• YOUR GOAL: Everything from the line containing "New Zealand, site FGA_CAMERA1, 2020-06-23" to the last line of the records must be returned verbatim; nothing else belongs in the output.

SOURCE DATA section start

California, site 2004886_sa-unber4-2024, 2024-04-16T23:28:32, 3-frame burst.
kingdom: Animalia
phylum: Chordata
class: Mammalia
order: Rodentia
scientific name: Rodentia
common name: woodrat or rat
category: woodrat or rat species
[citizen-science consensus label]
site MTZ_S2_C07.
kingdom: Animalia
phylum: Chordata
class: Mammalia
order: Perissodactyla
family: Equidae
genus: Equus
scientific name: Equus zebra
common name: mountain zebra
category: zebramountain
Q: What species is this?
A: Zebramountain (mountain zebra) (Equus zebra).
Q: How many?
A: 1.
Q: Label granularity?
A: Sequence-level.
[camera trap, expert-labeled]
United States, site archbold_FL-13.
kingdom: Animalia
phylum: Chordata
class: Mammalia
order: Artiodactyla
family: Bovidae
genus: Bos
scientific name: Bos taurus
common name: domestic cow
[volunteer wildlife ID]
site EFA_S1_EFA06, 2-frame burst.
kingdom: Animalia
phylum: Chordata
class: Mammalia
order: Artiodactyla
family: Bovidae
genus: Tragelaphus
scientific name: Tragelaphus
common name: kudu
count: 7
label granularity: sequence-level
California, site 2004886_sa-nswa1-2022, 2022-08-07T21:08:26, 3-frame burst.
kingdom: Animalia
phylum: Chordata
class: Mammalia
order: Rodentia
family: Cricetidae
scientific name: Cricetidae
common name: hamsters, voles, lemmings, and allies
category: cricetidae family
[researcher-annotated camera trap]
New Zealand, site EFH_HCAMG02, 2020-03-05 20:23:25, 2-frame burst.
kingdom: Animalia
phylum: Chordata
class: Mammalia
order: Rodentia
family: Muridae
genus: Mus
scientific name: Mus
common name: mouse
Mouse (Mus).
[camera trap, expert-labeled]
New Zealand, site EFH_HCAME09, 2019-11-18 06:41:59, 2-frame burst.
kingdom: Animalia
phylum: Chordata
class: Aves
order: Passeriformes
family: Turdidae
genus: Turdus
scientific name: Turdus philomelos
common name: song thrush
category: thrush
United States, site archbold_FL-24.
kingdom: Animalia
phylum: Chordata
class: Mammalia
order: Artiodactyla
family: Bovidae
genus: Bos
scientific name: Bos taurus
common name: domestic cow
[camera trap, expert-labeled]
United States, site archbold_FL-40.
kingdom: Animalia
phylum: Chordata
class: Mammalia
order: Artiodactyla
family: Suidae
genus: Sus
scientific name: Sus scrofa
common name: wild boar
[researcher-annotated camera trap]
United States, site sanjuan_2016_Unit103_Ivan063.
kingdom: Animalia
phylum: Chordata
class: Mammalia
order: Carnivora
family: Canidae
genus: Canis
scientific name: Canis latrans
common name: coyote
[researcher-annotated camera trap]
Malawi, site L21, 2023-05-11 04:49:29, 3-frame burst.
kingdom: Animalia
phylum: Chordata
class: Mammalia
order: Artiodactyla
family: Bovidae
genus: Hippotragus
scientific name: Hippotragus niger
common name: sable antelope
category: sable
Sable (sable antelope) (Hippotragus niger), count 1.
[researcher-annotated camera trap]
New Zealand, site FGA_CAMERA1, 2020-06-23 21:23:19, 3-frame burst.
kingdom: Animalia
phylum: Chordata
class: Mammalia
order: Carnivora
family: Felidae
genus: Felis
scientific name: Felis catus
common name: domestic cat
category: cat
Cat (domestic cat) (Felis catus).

SOURCE DATA section end

• SOLUTION TO THE EXERCISE:
New Zealand, site FGA_CAMERA1, 2020-06-23 21:23:19, 3-frame burst.
kingdom: Animalia
phylum: Chordata
class: Mammalia
order: Carnivora
family: Felidae
genus: Felis
scientific name: Felis catus
common name: domestic cat
category: cat
Cat (domestic cat) (Felis catus).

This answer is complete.